Source text:
━━━━━━━━

# Jet on g3 non tunnel?



## SwampThing07 (Jul 22, 2014)

Hey guys,
I currently own a 1652 g3 side console with a yamaha 40 2 stroke prop non tunnel. I fish some shallow waters that I would like to explore more. Would it be usless to put a jet outboard on my non tunnel? I was thinking a new mercury 60/40. Figured this would be the place to ask.

Thanks


----------



## RiverBottomOutdoors (Jul 22, 2014)

Jet will work fine without the tunnel.


----------



## SwampThing07 (Jul 22, 2014)

Thanks


----------



## amk (Jul 22, 2014)

it will go slower though.


----------



## Nlawson0017 (Jul 22, 2014)

amk said:


> it will go slower though.



Id say for every 100 boats with a outboard jet, maybe 1 of them have a tunnel. And alot of boats loose a mph or 2 after doing a tunnel.

-Nate


----------



## SwampThing07 (Jul 23, 2014)

How will it go slower?


----------



## RiverBottomOutdoors (Jul 23, 2014)

Tunnel increases drag. You're more likely to loose speed with a tunnel...not gain it.


----------



## overboard (Jul 23, 2014)

Id say for every 100 boats with a outboard jet, maybe 1 of them have a tunnel. And alot of boats loose a mph or 2 after doing a tunnel.
-Nate[/quote]

Same in our area. Most guys run jet johns without the tunnel.


----------



## SwampThing07 (Jul 23, 2014)

Just what I want to hear. Guess time to save up!


----------



## thenextlevel (Jul 29, 2014)

No tunnel here and get through the shallows mostly fine


----------



## SwampThing07 (Aug 3, 2014)

What do you guys think about just putting a jet foot on my 40 2 stroke? It would basically make it a 30hp at the jet pushing my 1652. I can get the foot new for 1700. Then probably need to add a jack plate. Worth saving the money and going this route? I get about 28.6 mph with two people and prop. Figured I would get 25 with the jet?


----------



## Ranchero50 (Aug 3, 2014)

I think it's gonna be a bit heavy for the HP...


----------



## SwampThing07 (Aug 3, 2014)

Im not looking for lighting speed. Think I can ger 25 with two? It would be nice bc then I could switch to the prop in summer time and jet in winter


----------



## RiverBottomOutdoors (Aug 4, 2014)

[url=https://www.tinboats.net/forum/viewtopic.php?p=362137#p362137 said:


> SwampThing07 » Yesterday, 5:16 pm[/url]"]Im not looking for lighting speed. Think I can ger 25 with two? It would be nice bc then I could switch to the prop in summer time and jet in winter



Which hull model do you have?


----------



## BigTerp (Aug 4, 2014)

━━━━━━━━

Given material:
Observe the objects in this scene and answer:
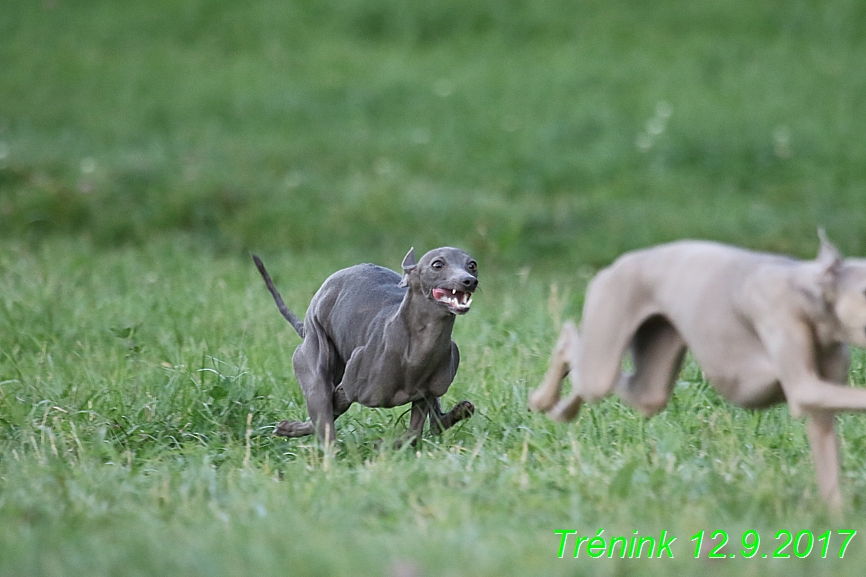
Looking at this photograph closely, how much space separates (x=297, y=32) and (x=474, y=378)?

━━━━━━━━

Complete the following:
- A) Using the forum thread about putting a jet on a non-tunnel hull, decide whether each statement agrees with it. For each, answer yes or no and quote the words that settle it. (i) The original poster's boat has a Yamaha 40 two-stroke with a prop. (ii) Most boats with an outboard jet have a tunnel. (iii) A new jet foot would cost 1700.
- B) In one to three sentences, explain why the forum thread says adding a tunnel tends to reduce a jet boat's speed instead of increasing it.

Worked answers:
- A)
(i) Yes: "yamaha 40 2 stroke prop non tunnel"
(ii) No: "Id say for every 100 boats with a outboard jet, maybe 1 of them have a tunnel."
(iii) Yes: "I can get the foot new for 1700."

- B) A tunnel increases drag, so a boat is more likely to lose speed with one than to gain it. The thread adds that many boats lose a mile or two per hour after a tunnel is added.